## Extract:

Don't knock those dvds! When I realized I could no longer get my 16mm projectors reliably serviced I nearly threw in the towel. Luckily, I discovered digital. The door opened and opened WIDE. I went from projecting film prints that cost a fortune to replace if someone (myself included) damaged them. I watched helpless as color faded. When I switched to digital I was happy to do it. I'm much, much happier with digital than I was with film. Digital prints don't shrink, warp The sound on digital is way better than it was on 16mm.
I don't remember the Stooges ever visiting "Sir Sedley" on KTVU-2 (Oakland, viewed all over the Bay Area), but host Bruce Sedley was one of the local hosts appearing in "The Outlaws is Coming". He brought back a "home movie" that had the Stooges welcoming him at the airport, horsing around on the set, and presiding over a buffalo BBQ where, we were told, Moe was a serious chef. I'm guessing they shot a basic PR reel for all the hosts, cutting in some shots of the Stooges interacting with each one.

## Exercise requirements:
a: According to the extract, what three activities did the Stooges' "home movie" show?
b: In the extract, what station carried "Sir Sedley"?
c: Repeat the passage of the extract starting at "Don't knock those" and ending at "was on 16mm.".
These entries come from a separate source.

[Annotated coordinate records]
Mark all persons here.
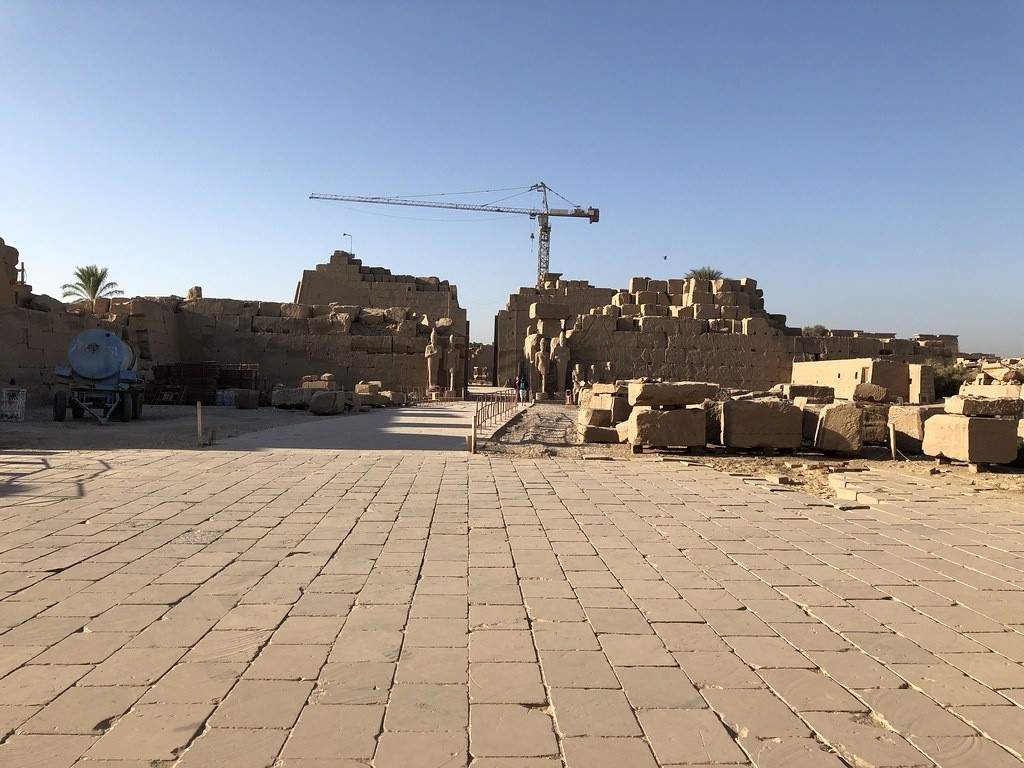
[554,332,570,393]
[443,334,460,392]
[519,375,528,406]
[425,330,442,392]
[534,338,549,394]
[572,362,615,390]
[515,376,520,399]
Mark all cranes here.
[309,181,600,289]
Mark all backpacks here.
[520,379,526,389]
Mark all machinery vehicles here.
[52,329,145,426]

...

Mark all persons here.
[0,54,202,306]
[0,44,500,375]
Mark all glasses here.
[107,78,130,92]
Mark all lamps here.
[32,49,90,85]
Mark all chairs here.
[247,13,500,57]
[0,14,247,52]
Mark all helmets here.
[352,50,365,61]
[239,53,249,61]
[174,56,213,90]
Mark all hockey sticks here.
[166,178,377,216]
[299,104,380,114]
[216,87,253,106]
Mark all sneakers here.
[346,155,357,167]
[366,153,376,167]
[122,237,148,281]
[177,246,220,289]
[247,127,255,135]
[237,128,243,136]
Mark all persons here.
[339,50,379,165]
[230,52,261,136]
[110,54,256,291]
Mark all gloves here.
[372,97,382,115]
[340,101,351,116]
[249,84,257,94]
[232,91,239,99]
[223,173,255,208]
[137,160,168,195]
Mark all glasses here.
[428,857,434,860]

---

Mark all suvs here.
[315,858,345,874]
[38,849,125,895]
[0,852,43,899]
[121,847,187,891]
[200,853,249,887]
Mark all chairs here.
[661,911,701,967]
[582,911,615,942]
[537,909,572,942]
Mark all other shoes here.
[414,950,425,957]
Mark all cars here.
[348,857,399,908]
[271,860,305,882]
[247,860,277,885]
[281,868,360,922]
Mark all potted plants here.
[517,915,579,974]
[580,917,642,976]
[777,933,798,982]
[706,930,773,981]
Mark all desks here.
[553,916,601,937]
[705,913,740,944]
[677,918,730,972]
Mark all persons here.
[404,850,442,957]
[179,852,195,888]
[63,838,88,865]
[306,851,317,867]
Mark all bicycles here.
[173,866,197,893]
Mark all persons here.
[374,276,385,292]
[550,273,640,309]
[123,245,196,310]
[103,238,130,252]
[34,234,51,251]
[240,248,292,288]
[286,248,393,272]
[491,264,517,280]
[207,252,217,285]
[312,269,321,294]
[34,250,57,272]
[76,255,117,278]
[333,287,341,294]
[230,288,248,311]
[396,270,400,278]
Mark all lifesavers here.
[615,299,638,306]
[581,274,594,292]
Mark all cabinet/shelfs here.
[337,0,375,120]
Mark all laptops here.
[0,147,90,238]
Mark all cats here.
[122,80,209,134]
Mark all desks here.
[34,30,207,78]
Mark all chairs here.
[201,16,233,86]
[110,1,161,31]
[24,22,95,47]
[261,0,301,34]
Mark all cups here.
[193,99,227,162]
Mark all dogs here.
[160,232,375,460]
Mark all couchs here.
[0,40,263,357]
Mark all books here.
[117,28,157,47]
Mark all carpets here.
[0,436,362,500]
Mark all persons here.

## Answers by task:
a:
- Welcoming Bruce Sedley at the airport
- Horsing around on the set
- Presiding over a buffalo BBQ

b: KTVU-2 in Oakland.

c:
Don't knock those dvds! When I realized I could no longer get my 16mm projectors reliably serviced I nearly threw in the towel. Luckily, I discovered digital. The door opened and opened WIDE. I went from projecting film prints that cost a fortune to replace if someone (myself included) damaged them. I watched helpless as color faded. When I switched to digital I was happy to do it. I'm much, much happier with digital than I was with film. Digital prints don't shrink, warp The sound on digital is way better than it was on 16mm.